Fungi that produce toxins that poison food are numerous. One that has made recent headlines is a toxin produce by the genus Aspergillus that can cause "aflatoxicosis". Aflatoxicosis has been shown to cause liver cancer.
Other non-infectious toxins
There are a number of other non-infectious toxins that can cause food poisoning. Lead and other heavy metals are examples.
Mercury and heavy metal poisoning are commonly associated by the public as being in seafood. However, other foods can be contaminated and it's not limited to fresh foods. For example, in August of 2012, a brand of black licorice was recalled for lead poisoning!
The Latest 2012 Recalls
Updated October 10, 2012
Over 200 brands of peanut butter and nut butters have been recalled due to possible Salmonella contamination. These brands were manufactured in a Sunland, Inc. plant that dates back to as early as March 1, 2010.
Food recalls in 2012 and updates
The number of food recalls 2012 is staggering. For those interested, a comprehensive list of recalls can be found through the Food Safety News.
As I write this, a quick peek at the list reveals that there are at least 16 recalls so far for August 2012 in the United States alone.
Some of the foods include:
Smoked Salmon, salad dressings, ready-to-eat meat, poultry, cantaloupe, honeydew, ground beef, cheese, grape tomatoes, raw oysters, apples, cilantro, turkey jerky, bagged mixed greens, romaine lettuce, and mushrooms.
The foods above were recalled most commonly for the potential of the following bacterial contaminaton:
- E. coli
One additional note: Recalls are associated with either the origin of certain foods (contamination that started on a particular farm) or during the processing of foods (contamination occurred in the food processing or specific packaging plant).

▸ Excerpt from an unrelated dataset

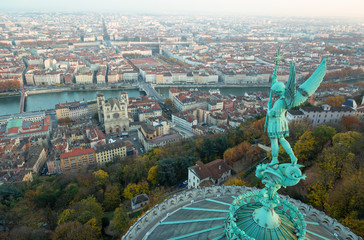 Statue of Saint Michel and the view over Lyon from basilique Notre-Dame de Fourviere, Lyon, France.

Therefore, recalls are focused on a subset or brand of food.
Detection of pathogens in food
Recent advances in biotechnology and genome research is making it possible to detect and identify pathogens more readily.
A company called Agilent Technologies, Inc. is collaborating with the University of California (UC Davis campus), the FDA (Food and Drug Administration), and the CDC to establish a database of over 100,000 foodborne pathogen genomes (genomes = DNA sequences or genetic code).
Identifying the genetic code of over 100,000 pathogens responsible for food poisoning and making that information readily available as a public database will speed up the identification of potential pathogens at various points including farms, food processing, and food preparation.
Quicker identification will lead to fewer contaminated foods going to market!